Dataset excerpts
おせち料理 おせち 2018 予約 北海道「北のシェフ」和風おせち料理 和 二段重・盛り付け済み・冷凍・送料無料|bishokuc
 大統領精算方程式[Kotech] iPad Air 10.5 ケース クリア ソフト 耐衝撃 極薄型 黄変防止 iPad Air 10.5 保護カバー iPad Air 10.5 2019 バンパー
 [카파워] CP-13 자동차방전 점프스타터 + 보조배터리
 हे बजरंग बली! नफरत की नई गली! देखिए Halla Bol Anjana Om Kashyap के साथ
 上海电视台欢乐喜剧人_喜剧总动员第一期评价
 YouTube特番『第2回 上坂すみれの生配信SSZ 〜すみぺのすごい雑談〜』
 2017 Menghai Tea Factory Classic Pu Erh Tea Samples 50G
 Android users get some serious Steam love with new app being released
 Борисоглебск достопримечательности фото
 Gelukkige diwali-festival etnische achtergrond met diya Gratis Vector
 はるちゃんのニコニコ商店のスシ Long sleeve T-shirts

WHAT THIS TASK INVOLVES: If a line comes after the one containing "Борисоглебск достопримечательности фото", leave it out; set down every line of the data before it, and that line itself, exactly.

TASK OUTPUT:
おせち料理 おせち 2018 予約 北海道「北のシェフ」和風おせち料理 和 二段重・盛り付け済み・冷凍・送料無料|bishokuc
 大統領精算方程式[Kotech] iPad Air 10.5 ケース クリア ソフト 耐衝撃 極薄型 黄変防止 iPad Air 10.5 保護カバー iPad Air 10.5 2019 バンパー
 [카파워] CP-13 자동차방전 점프스타터 + 보조배터리
 हे बजरंग बली! नफरत की नई गली! देखिए Halla Bol Anjana Om Kashyap के साथ
 上海电视台欢乐喜剧人_喜剧总动员第一期评价
 YouTube特番『第2回 上坂すみれの生配信SSZ 〜すみぺのすごい雑談〜』
 2017 Menghai Tea Factory Classic Pu Erh Tea Samples 50G
 Android users get some serious Steam love with new app being released
 Борисоглебск достопримечательности фото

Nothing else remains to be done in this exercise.